Barbara Barwise wrote the following for her famous Ghost stories lecture at the Nonantum.

“Our ghostly visits begin at the Gideon Merrill House on the River Road, once home to Robert Currier, owner of the Kennebunkport Playhouse. It was Currier who, although he claimed never to have seen them, helped name the two resident ghosts Ned and Nellie. According to legend it was Mrs. Kenneth Roberts, Anna, who first called the two apparitions to Currier’s attention. Nellie was often spotted wandering through the house. Those who saw her, and they were many, said she was dressed as either a Quaker or perhaps a Shaker. Some visitors reported that they saw Nellie at their bedside or on the stairway, always clothed in her gray dress with the wide, white collar. One overnight guest told of waking to a white and glowing light in her room and witnessed a lovely lady dressed as a Quaker. A non-believer, who often stayed at the house, explained the sounds as the normal creaks of an old building, birds in the attic and mice in the walls that was UNTIL one evening when she drove up to the unoccupied house and thought she saw a flickering light in the attic as if a candle was burning. Leaving quickly she met her friend in town and together they returned to the house. Entering they found everything in order, except for the candle stub lying on the attic floor.

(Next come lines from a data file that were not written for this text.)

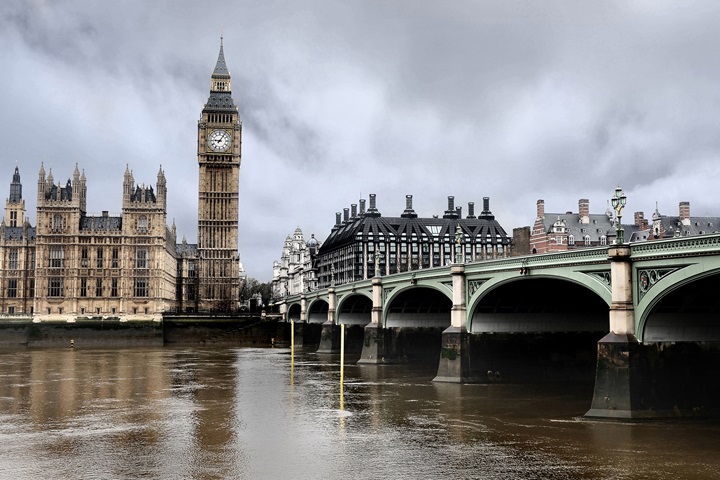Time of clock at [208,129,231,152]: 9:05
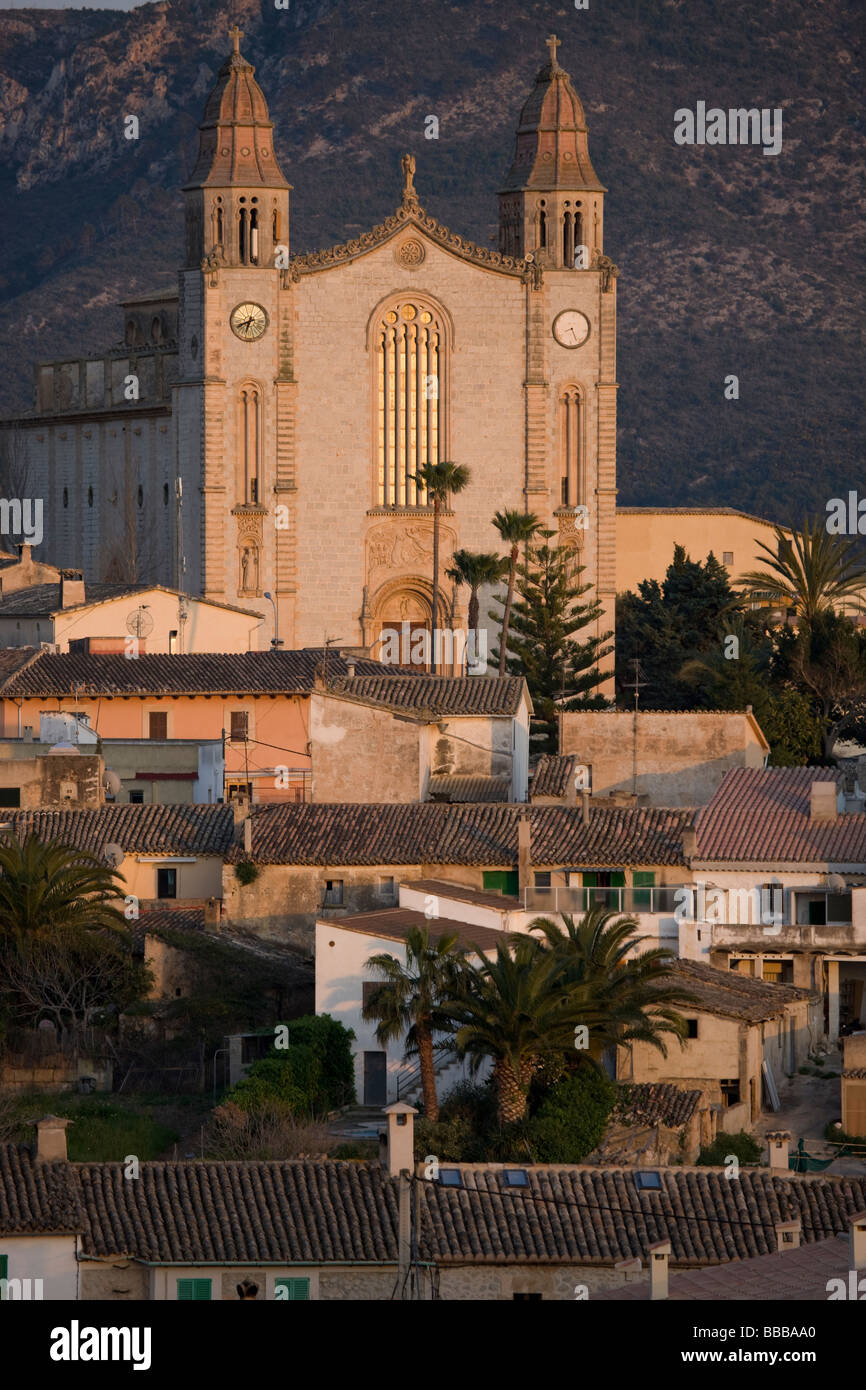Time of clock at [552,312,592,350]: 8:26
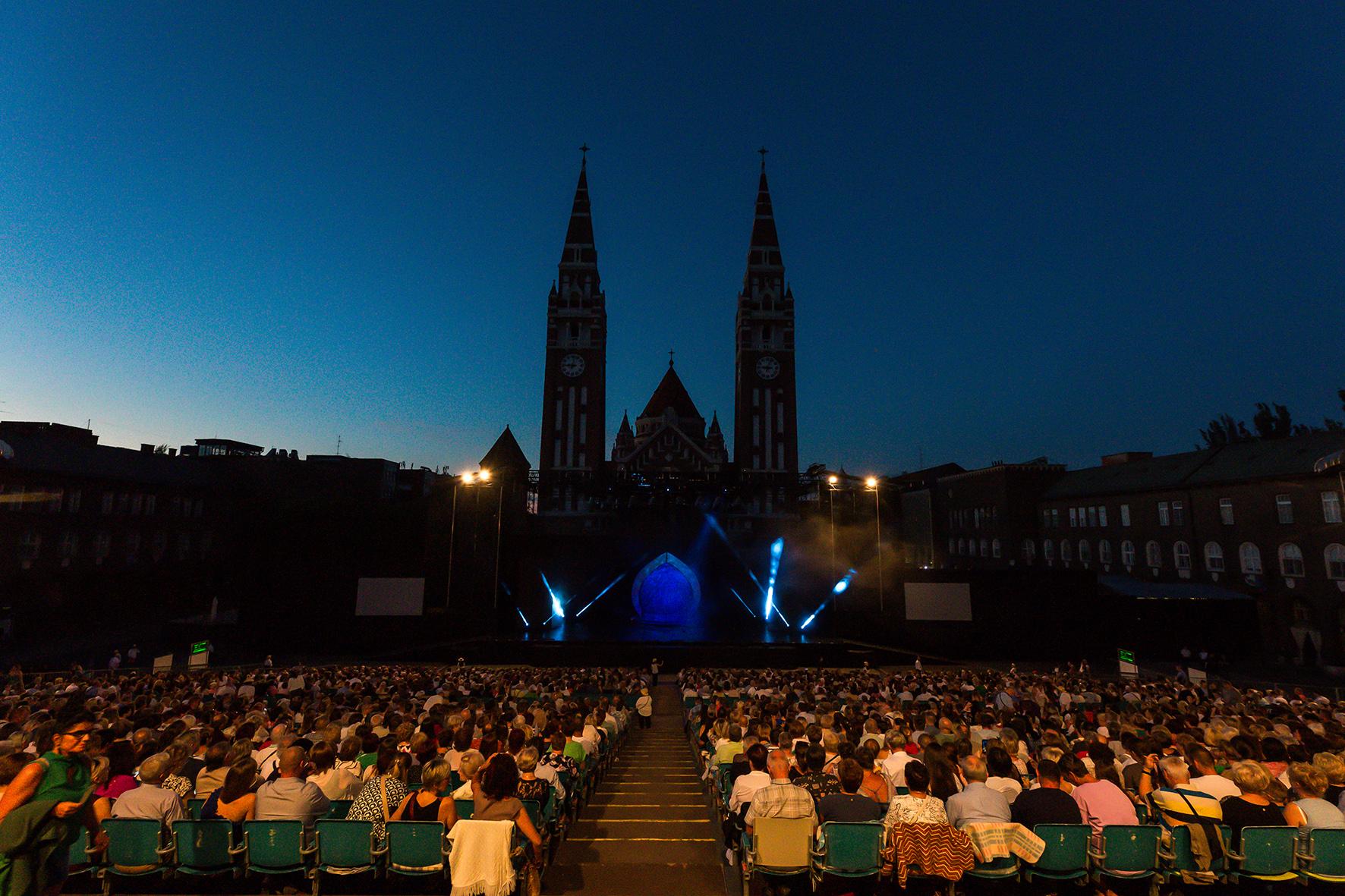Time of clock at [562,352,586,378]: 9:01
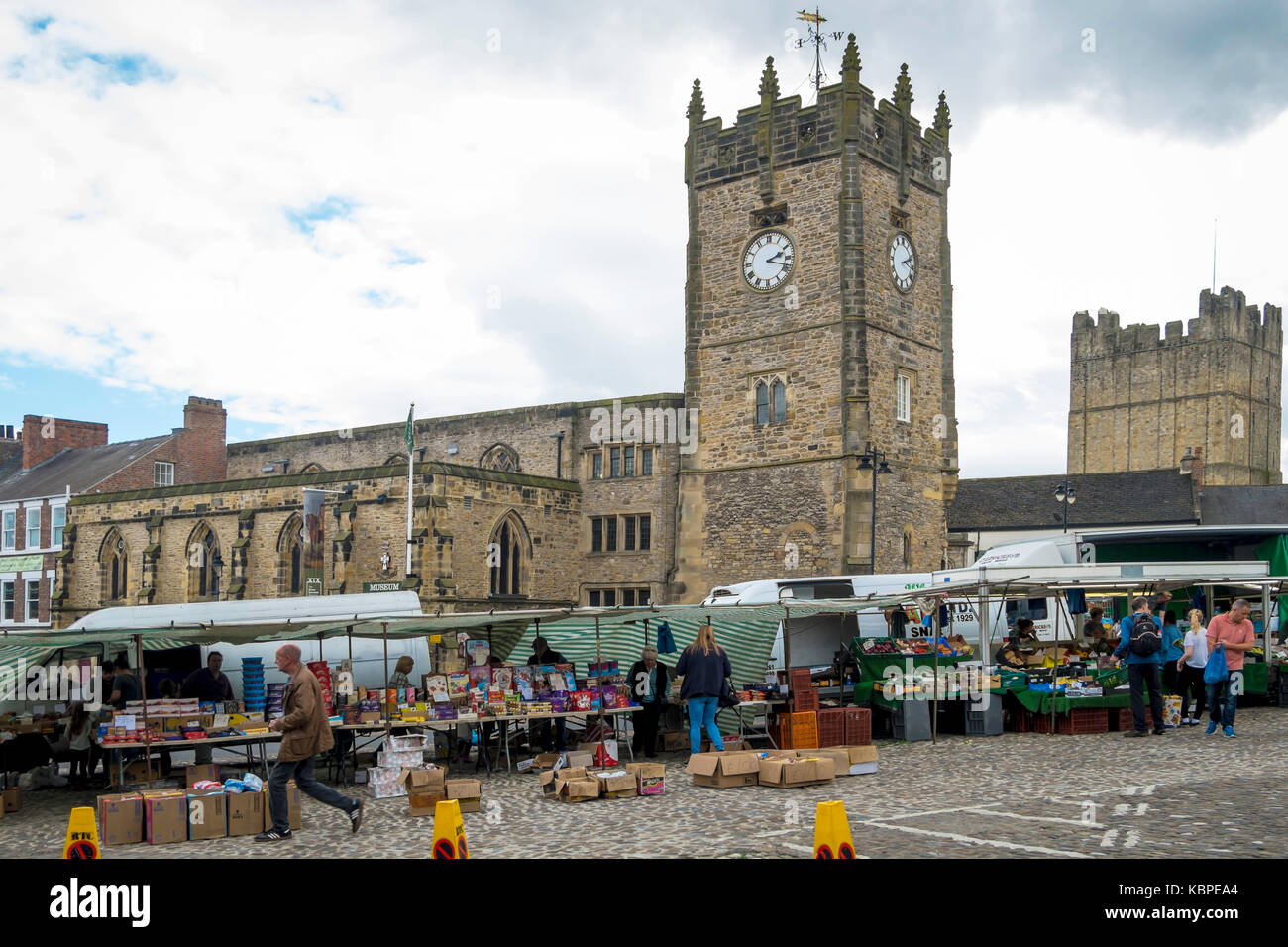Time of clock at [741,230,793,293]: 2:18
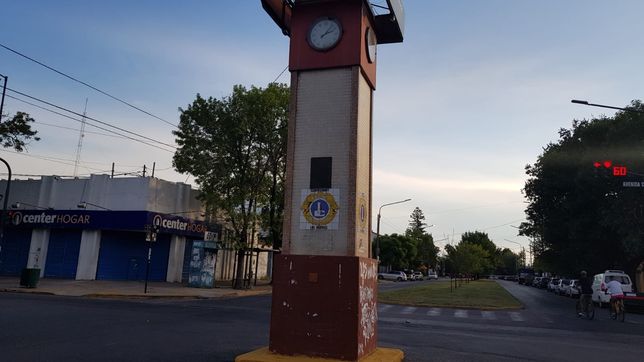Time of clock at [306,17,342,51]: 2:06
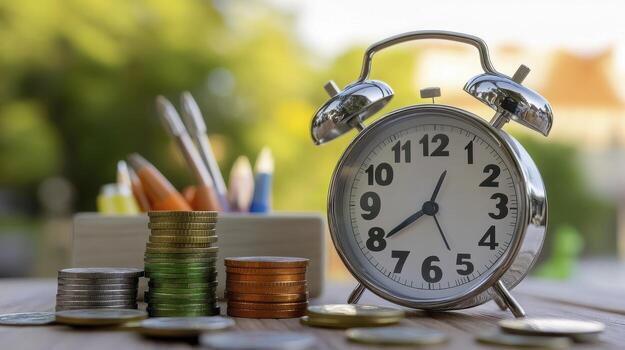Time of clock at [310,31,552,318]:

Currier’s sister, Jane Morgan, has been quoted as saying that she often heard thumping sounds and the opening and closing of doors. And although Nellie seemed, to those who saw her, a quiet and happy apparition Ned appeared to be sad and looking for someone or something. Darryl DiShurley once lived at the house and reported seeing a woman, dressed as a Quaker, looking from an attic window. The woman once joined Darryl in the music room, where she sat quietly in a chair near the door before she disappeared. While sleeping in the front bedroom, one warm summer night, DiShurley was awakened with the feeling of someone entering one bedroom door, circling the bed and leaving by another door. The overwhelming feeling of a presence had invaded the room.

Samuel Lewis, at one time the local coffin builder who specialized in coffins with glass tops, lived in this house until 1838.”
Before he died in 1857, Samual Lewis told diarist Andrew Walker he had made 2500 coffins since moving to Arundel in 1801.